Landessynode beendet Nordkirche unterstützt Friedensarbeit in der Ukraine - Nächste Synode wird live übertragen

Die Landessynode im Maritim Hotel Lübeck-Travemünde

© kirche-mv.de/D. Vogel

14.06.2014 · Lübeck-Travemünde. Die Nordkirche hat die Kirchen in der Ukraine ermutigt, ihre Friedensarbeit fortzusetzen.
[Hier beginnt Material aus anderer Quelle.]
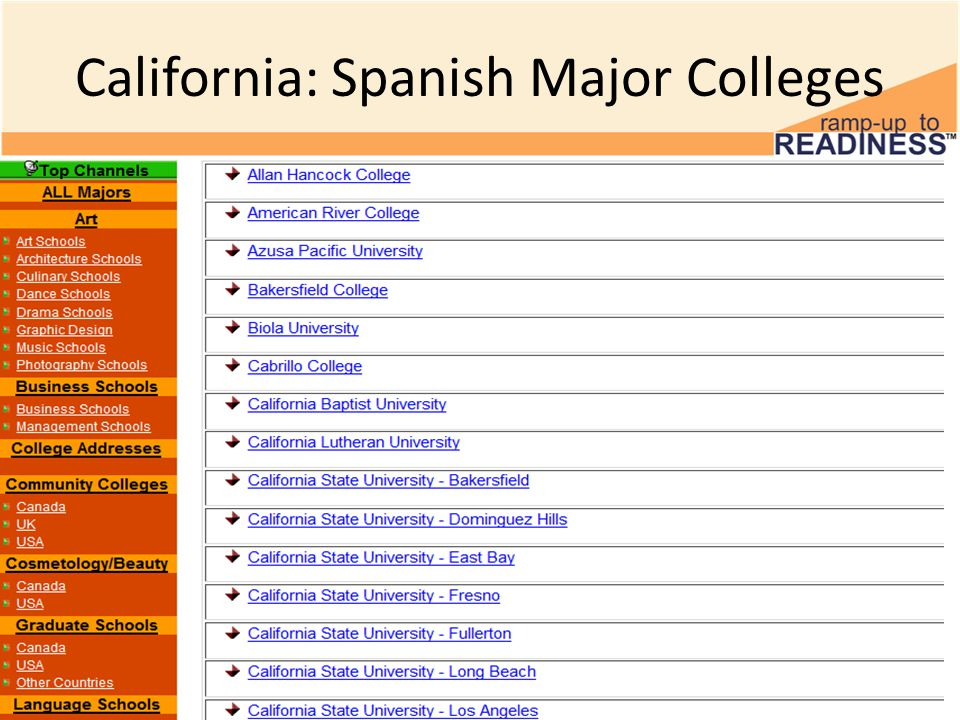 California: Spanish Major Colleges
Notwendig sei ein breiter Dialog mit allen Ukrainern, heißt es in einer Resolution, den die Synode am Sonnabend in Lübeck-Travemünde beschlossen hat. Die nächste Klima-Synode soll erstmals in Teilen live im Fernsehen übertragen werden.

"Wir beten für einen eigenen Weg der Ukraine", heißt es in der Resolution. Zudem wird auf die bedrohliche Lage in Estland, Lettland und Litauen hingewiesen. Von einer einseitigen Verurteilung der russischen Politik sah die Synode ab. In der Ukraine sind am Sonnabend bei einem Flugzeug-Abschuss durch pro-russische Kämpfer 49 Soldaten getötet worden.
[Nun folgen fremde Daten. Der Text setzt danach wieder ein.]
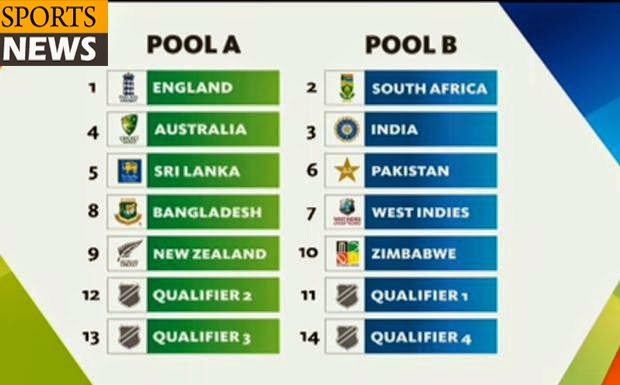 ICC Cricket World Cup 2015 Fixtures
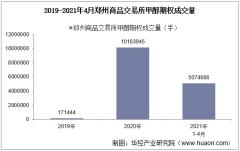 2021年4月郑州商品交易所甲醇期权成交量、成交金额及成交均价统计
Zuvor hatte Ralf Haska, evangelischer Pastor in der ukrainischen Hauptstadt Kiew, über die Friedensarbeit vor Ort berichtet. Evangelische, Katholische, Griechisch-Orthodoxe und Russisch-Orthodoxe Kirche hätten in Kiew Runde Tische zwischen Protestierern und Sicherheitskräften organisiert. Die evangelische Kirche St. Katharina ist nur wenige Meter vom Maidan-Platz entfernt und diente während der Proteste als Lazarett. Inzwischen sei das Leben seiner Kiewer Gemeinde "relativ normal" und das Lazarett mittlerweile aufgelöst.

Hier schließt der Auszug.